La filière piscicole française vit aujourd’hui un véritable paradoxe. Malgré la situation pionnière qu’occupe notre pays dans le développement de nombreuses espèces aquacoles, malgré une consommation de poissons croissante, malgré une volonté politique affichée de renforcer la filière pour réduire notre dépendance alimentaire vis-à-vis des pays tiers, malgré des structures solides, des professionnels reconnus et des jeunes bien formés, elle régresse. J’irai même plus loin, elle plonge littéralement, étranglée moins par la crise mondiale que par les importations et l’empilement de contraintes franco-françaises.
Pourtant, au cours de ces dernières années, des signes encourageants avaient été donnés avec la mise en place du plan d’avenir pour la pêche et l’aquaculture, suivi de la mission Tanguy. C’est en fait une accumulation de contraintes de toute nature et d’orientations prises sans concertation suffisante avec les professionnels qui risque de conduire à l’asphyxie d’une filière pourtant saine.
Je veux parler des surcoûts liés à la libéralisation du service public de l’équarrissage, de l’insuffisance du repeuplement lié notamment à la priorité donnée par les schémas directeurs d’aménagement et de gestion des eaux, les SDAGE, à la préservation de l’environnement par rapport à la gestion de la ressource, du caractère anecdotique des solutions mises en œuvre par le ministère de l’écologie pour parer aux déprédations des cormorans – la population est passée de 4 000 en 1970 à 130 000 en 2007 ! –, de la prohibition de la production et de la commercialisation des carpes amours, espèce pourtant la plus produite à travers le monde – pourquoi sommes-nous le seul pays d’Europe dans ce cas ? –, des distorsions de concurrence résultant des nouvelles législations en santé animale et en sécurité alimentaire qui pénalisent la production française, laquelle se trouve confrontée sur les étals à des poissons d’origine étrangère décongelés, etc.
Un plan d’aide à l’agriculture a été mis en place, allez-vous me répondre, madame la secrétaire d'État, et vous venez d’en parler.

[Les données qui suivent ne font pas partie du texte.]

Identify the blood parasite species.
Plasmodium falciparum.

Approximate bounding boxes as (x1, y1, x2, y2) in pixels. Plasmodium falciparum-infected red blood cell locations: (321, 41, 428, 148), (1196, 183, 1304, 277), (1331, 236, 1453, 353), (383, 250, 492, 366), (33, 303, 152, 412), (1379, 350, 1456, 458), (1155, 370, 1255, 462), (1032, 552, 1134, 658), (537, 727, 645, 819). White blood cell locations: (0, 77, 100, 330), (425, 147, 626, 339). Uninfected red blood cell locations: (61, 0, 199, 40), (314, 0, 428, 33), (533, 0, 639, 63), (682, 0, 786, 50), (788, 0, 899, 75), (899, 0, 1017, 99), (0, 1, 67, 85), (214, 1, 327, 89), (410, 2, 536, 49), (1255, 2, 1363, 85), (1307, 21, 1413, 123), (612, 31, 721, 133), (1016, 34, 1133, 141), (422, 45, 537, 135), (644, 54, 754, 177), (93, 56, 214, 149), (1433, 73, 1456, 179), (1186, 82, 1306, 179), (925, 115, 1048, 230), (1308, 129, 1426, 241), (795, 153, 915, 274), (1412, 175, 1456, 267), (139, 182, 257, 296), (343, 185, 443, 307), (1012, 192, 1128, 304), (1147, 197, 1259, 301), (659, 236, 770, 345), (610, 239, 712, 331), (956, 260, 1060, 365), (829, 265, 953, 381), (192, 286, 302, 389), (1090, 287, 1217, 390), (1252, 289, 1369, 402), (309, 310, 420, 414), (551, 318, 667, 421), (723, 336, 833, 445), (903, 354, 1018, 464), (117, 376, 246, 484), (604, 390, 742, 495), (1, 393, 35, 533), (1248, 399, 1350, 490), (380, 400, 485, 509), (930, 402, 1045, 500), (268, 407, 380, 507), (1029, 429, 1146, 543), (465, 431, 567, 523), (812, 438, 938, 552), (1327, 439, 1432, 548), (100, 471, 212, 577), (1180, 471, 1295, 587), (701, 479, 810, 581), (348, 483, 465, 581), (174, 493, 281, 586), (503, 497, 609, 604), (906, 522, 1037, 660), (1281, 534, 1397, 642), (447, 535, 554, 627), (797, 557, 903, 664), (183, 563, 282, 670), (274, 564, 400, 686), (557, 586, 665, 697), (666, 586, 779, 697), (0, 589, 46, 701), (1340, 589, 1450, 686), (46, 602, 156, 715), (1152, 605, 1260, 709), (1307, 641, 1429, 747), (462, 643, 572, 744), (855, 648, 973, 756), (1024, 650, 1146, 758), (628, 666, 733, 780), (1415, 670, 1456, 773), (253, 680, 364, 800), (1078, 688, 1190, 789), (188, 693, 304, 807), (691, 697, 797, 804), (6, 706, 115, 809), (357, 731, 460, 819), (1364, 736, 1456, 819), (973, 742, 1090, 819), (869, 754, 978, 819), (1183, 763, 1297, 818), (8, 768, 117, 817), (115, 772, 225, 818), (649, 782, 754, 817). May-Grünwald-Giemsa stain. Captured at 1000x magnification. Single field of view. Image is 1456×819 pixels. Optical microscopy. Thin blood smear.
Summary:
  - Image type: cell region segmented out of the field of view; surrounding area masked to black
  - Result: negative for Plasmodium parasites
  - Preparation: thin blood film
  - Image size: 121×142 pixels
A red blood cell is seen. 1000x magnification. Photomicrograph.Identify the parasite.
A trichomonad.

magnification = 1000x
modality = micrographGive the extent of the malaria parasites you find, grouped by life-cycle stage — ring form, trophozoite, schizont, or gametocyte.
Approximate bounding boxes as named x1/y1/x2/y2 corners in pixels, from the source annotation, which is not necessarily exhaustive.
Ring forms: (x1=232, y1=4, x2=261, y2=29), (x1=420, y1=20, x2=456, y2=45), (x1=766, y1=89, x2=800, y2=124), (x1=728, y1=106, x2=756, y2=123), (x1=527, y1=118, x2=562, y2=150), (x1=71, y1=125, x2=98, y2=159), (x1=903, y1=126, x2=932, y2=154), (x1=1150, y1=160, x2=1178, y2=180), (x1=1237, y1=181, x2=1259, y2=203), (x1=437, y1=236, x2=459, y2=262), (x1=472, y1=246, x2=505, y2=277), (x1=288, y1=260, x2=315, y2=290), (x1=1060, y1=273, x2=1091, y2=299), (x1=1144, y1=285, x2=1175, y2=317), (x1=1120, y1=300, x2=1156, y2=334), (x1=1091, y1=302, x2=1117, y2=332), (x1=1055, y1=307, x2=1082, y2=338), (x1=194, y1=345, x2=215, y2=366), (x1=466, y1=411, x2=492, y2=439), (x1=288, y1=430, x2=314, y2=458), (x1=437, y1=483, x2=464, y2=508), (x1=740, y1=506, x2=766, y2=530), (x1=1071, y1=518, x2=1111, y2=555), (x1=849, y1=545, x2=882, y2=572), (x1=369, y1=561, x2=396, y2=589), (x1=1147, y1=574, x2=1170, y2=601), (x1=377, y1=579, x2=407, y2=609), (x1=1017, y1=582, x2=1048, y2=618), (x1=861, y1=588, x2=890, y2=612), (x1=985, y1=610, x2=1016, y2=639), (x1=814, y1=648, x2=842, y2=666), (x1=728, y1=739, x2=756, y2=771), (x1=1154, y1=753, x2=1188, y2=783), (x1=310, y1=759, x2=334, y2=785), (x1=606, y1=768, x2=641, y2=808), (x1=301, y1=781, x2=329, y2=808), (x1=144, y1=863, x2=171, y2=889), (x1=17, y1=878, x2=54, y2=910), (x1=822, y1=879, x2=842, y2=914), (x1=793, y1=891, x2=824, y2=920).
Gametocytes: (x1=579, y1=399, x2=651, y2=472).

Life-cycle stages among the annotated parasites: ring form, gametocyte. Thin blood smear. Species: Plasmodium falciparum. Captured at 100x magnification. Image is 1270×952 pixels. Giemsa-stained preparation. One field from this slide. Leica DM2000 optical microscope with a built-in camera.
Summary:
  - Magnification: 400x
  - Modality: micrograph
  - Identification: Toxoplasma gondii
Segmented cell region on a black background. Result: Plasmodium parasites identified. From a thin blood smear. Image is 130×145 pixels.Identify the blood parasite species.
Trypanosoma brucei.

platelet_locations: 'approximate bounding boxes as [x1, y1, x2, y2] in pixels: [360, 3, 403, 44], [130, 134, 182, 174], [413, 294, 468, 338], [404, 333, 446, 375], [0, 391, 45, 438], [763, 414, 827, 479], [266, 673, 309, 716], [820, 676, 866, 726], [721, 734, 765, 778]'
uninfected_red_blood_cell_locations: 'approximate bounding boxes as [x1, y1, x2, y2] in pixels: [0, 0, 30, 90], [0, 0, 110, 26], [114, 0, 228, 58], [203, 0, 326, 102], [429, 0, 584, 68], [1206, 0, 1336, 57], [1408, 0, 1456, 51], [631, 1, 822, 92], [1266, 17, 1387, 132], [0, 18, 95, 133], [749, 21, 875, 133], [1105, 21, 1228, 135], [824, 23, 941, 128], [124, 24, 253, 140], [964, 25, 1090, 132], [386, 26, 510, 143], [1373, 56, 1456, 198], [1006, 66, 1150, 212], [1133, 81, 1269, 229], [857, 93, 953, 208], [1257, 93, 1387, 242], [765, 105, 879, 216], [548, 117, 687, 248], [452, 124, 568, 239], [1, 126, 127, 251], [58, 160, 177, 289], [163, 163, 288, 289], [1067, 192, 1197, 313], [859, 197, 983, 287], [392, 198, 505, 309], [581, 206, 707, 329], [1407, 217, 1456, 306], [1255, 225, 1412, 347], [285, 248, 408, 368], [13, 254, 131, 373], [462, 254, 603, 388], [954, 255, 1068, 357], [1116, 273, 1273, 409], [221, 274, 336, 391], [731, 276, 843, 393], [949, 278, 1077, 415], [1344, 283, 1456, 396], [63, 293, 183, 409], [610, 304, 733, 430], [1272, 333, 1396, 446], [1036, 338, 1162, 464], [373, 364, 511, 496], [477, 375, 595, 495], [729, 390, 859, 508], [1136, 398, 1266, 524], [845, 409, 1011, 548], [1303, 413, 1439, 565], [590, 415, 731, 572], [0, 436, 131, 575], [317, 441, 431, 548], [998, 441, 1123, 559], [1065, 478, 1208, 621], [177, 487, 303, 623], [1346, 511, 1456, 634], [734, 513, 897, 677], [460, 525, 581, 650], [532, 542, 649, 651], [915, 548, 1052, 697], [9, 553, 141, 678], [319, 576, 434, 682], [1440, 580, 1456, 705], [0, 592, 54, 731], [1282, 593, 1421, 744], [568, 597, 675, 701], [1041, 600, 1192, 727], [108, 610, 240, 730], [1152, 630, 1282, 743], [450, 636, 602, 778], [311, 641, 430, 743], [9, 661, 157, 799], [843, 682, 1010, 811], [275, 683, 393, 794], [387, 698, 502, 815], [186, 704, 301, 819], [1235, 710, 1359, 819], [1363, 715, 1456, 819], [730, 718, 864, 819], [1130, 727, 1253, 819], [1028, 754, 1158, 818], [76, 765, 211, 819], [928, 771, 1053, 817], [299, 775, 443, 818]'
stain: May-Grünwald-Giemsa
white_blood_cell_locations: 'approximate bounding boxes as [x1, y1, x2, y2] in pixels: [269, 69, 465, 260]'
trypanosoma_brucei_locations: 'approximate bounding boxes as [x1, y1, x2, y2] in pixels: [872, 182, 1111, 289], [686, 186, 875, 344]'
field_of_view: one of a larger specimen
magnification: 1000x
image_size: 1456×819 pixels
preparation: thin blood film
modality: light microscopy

Il est vrai que nombre de pisciculteurs seront amenés à y faire appel.
Il n’en reste pas moins qu’il est essentiel de traiter les causes du mal. L’ensemble des handicaps que je viens d’évoquer sont d’origines si diverses – leur solution relevant soit du ministère de l’écologie, soit du ministère de la santé, soit du ministère de l’agriculture – que seule une volonté politique affichée au sommet du Gouvernement permettra de prendre et de coordonner les décisions indispensables à la survie de cette filière tout en diminuant notre dépendance alimentaire.
C’est la raison pour laquelle j’ai souhaité poser cette question à M. le Premier Ministre, certain qu’il partagera mon point de vue selon lequel nous n’avons pas les moyens, dans le contexte actuel, de nous priver des performances économiques d’une filière saine et dynamique. Je comprends qu’il ne puisse me répondre aujourd’hui, mais je compte sur vous, madame la secrétaire d'État, pour vous faire auprès de lui l’interprète de l’inquiétude et des attentes de toute la profession.